Created on 11-03-201608:08 PM - edited 08-17-201908:33 AM
Starting My Hadoop Tools
NiFi can interface directly with Hive, HDFS, HBase, Flume and Phoenix. And I can also trigger Spark and Flink through Kafka and Site-To-Site. Sometimes I need to run some Pig scripts. Apache Pig is very stable and has a lot of functions and tools that make for some smart processing. You can easily augment and add this piece to a larger pipeline or part of the process.
Pig Setup
I like to use Ambari to install the HDP 2.5 clients on my NiFi box to have access to all the tools I may need.
Then I can just do:
yum install pig
Pig to Apache NiFi 1.0.0
ExecuteProcess
We call a shell script that wraps the Pig script.
Output of script is stored to HDFS: hdfs dfs -ls /nifi-logs
Shell Script
export JAVA_HOME=/opt/jdk1.8.0_101/
pig -x local -l /tmp/pig.log -f /opt/demo/pigscripts/test.pig
You can run in different Pig modes like local, mapreduce and tez.

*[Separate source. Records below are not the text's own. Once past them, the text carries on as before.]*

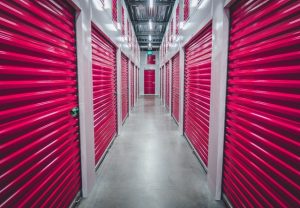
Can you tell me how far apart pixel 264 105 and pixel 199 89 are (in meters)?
2.05

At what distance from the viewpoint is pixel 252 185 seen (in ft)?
5.73

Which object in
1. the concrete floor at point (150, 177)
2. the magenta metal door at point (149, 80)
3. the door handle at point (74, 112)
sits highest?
the magenta metal door at point (149, 80)

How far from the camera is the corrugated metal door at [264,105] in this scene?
128cm

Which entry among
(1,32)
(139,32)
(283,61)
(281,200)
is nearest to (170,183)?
(281,200)

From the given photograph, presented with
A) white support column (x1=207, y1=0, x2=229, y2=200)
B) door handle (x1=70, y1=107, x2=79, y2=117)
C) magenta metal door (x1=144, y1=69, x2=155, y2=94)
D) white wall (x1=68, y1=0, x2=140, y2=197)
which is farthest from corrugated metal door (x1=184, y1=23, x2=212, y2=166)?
magenta metal door (x1=144, y1=69, x2=155, y2=94)

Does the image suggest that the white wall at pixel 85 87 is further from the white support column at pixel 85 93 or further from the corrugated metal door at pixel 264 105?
the corrugated metal door at pixel 264 105

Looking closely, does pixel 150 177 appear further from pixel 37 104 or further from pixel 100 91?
pixel 37 104

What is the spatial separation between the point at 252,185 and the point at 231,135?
589 millimetres

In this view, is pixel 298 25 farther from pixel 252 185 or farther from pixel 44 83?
pixel 44 83

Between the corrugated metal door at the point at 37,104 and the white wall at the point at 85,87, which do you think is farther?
the white wall at the point at 85,87

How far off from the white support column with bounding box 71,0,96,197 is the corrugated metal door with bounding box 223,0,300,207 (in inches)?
69.3

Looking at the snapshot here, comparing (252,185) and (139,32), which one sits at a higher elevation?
(139,32)

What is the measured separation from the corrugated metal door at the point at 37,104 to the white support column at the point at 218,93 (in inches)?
68.3

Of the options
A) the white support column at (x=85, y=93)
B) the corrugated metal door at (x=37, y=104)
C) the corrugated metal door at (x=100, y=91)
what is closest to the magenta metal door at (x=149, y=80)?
the corrugated metal door at (x=100, y=91)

You can also pass in parameters or the script.
Pig Script
messages = LOAD '/opt/demo/HDF/centos7/tars/nifi/nifi-1.0.0.2.0.0.0-579/logs/nifi-app.log';
warns = FILTER messages BY $0 MATCHES '.*WARN+.*';
DUMP warns
store warns into 'warns.out'
This is a basic example from the internet, with the NIFI 1.0 log used as the source.
As an aside, I run a daily script with the schedule 1 * * * * ? to clean up my logs.